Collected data
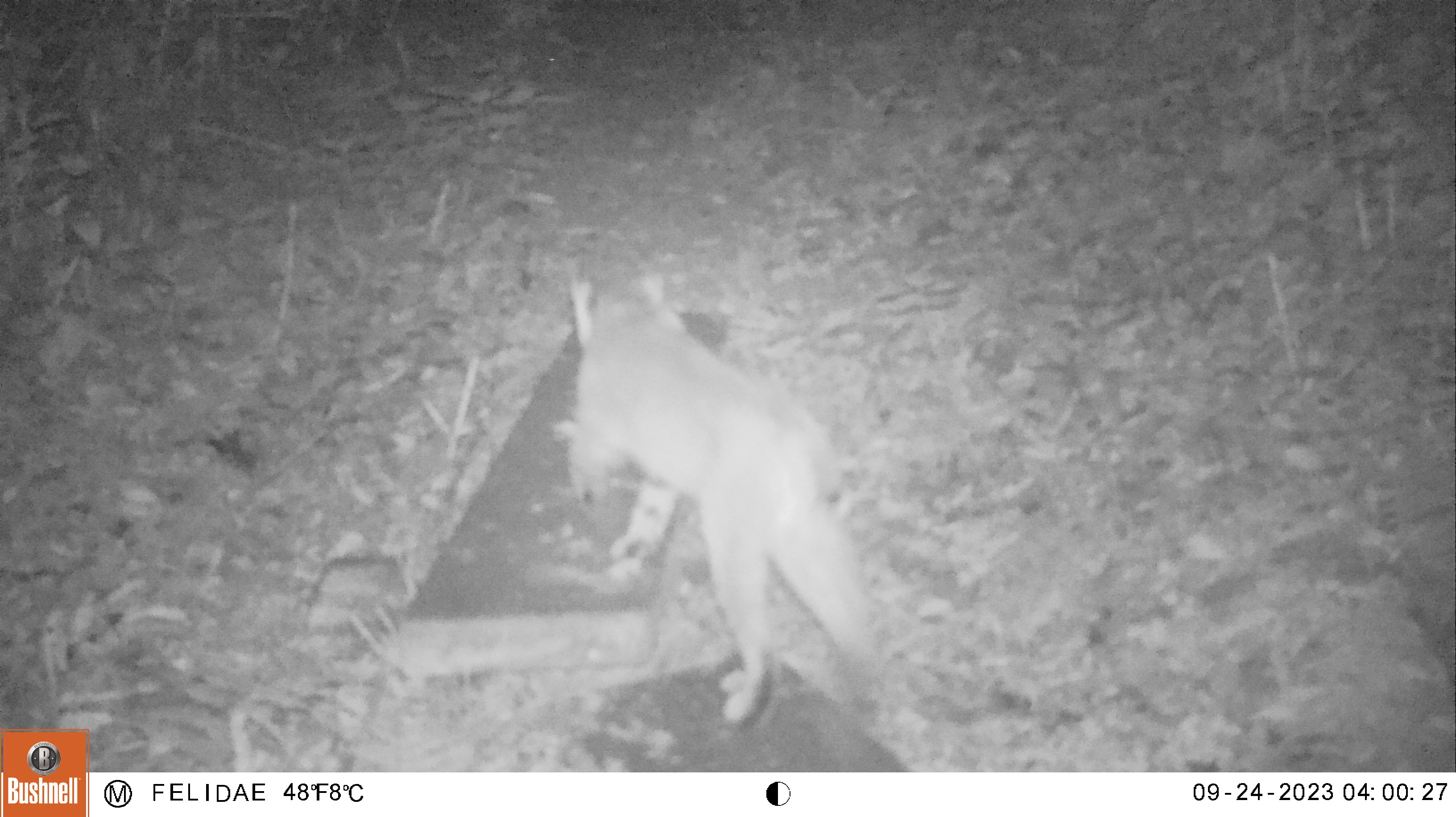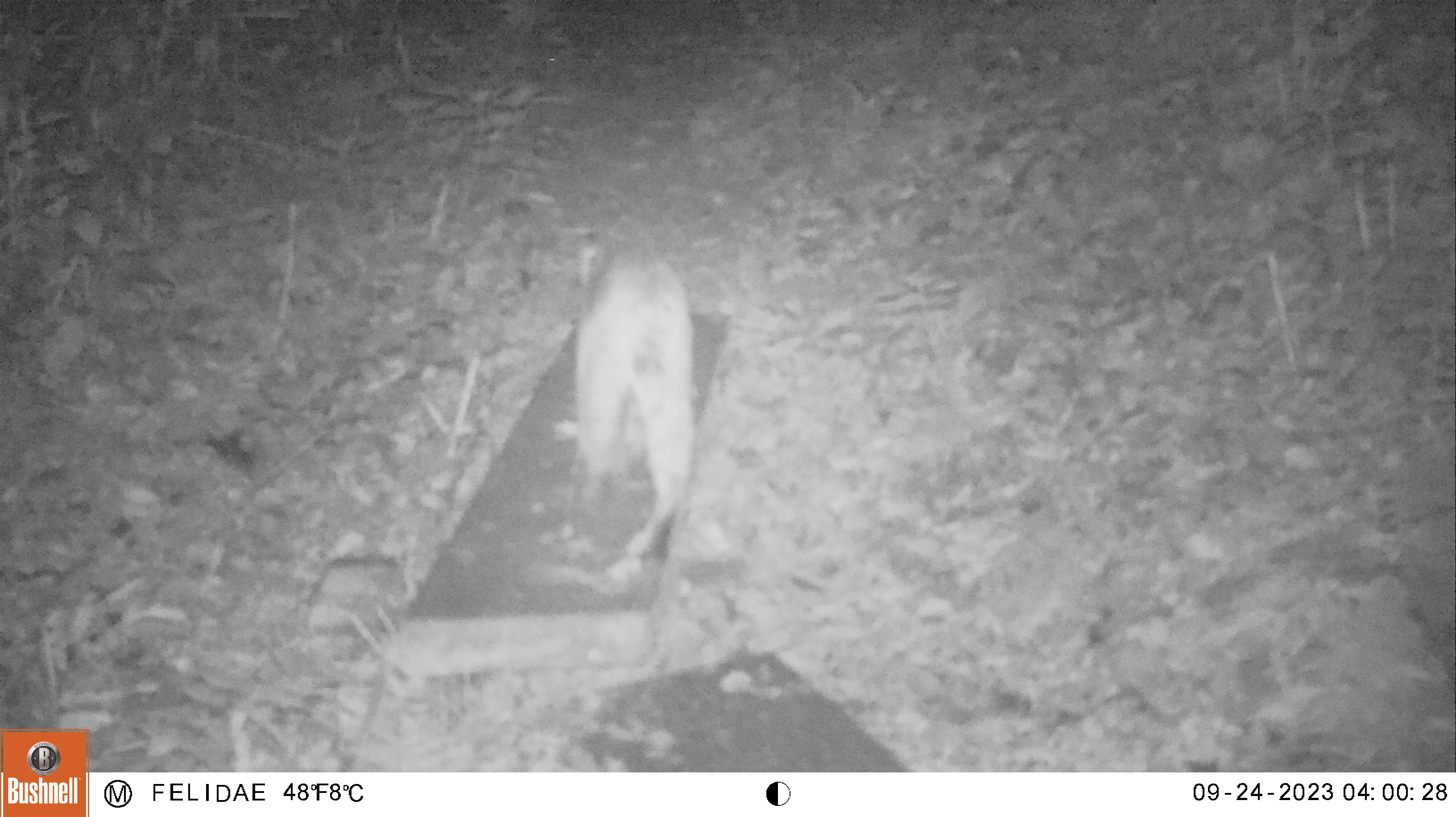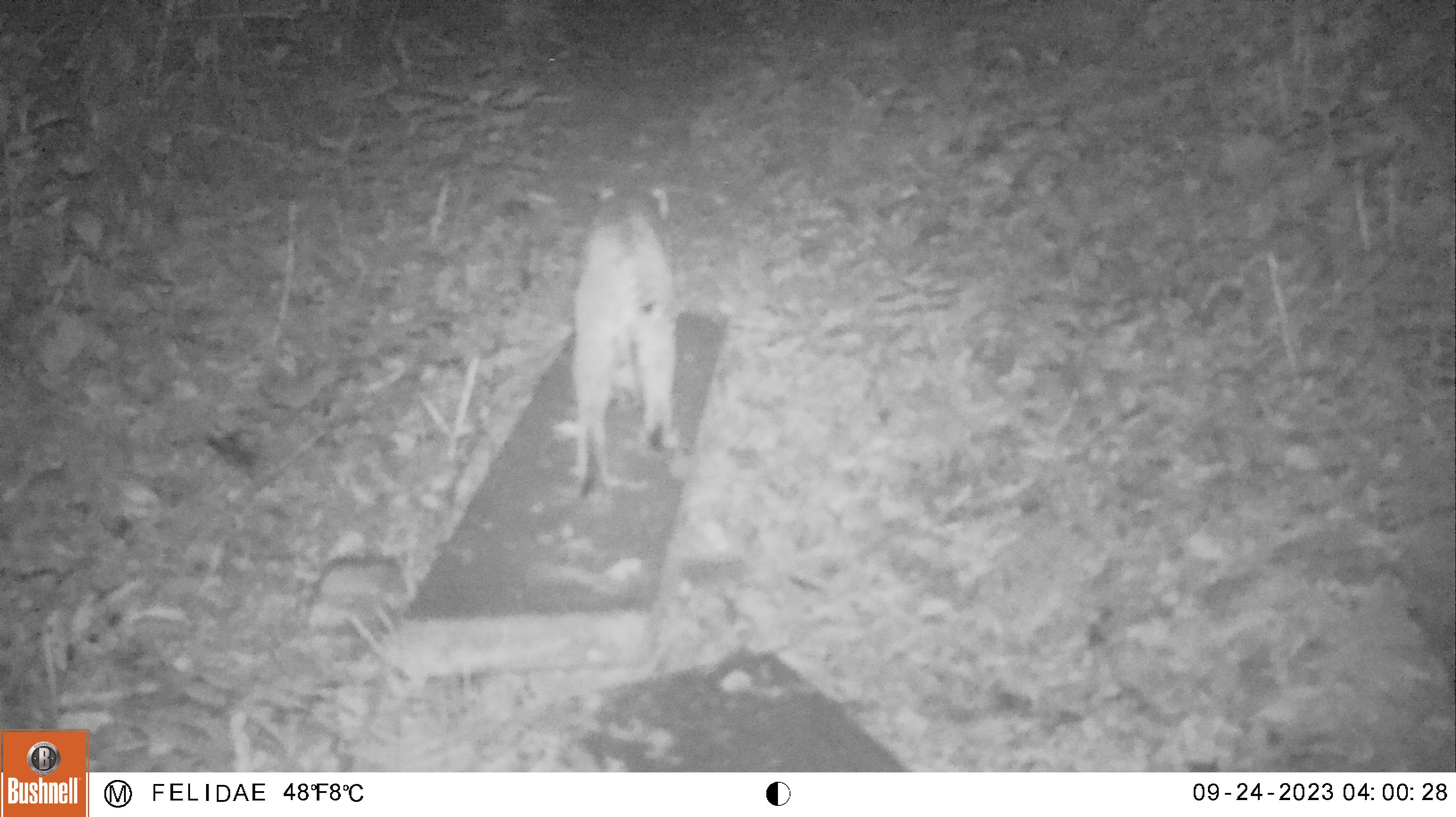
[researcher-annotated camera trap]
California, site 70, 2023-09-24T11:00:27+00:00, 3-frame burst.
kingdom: Animalia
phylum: Chordata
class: Mammalia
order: Carnivora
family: Felidae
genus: Lynx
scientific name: Lynx rufus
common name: bobcat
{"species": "bobcat (Lynx rufus)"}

Task goal.
From the line with "order: Carnivora" through the final line of the records, return each line exactly. Leave out the rest.

Task solution.
order: Carnivora
family: Felidae
genus: Lynx
scientific name: Lynx rufus
common name: bobcat
{"species": "bobcat (Lynx rufus)"}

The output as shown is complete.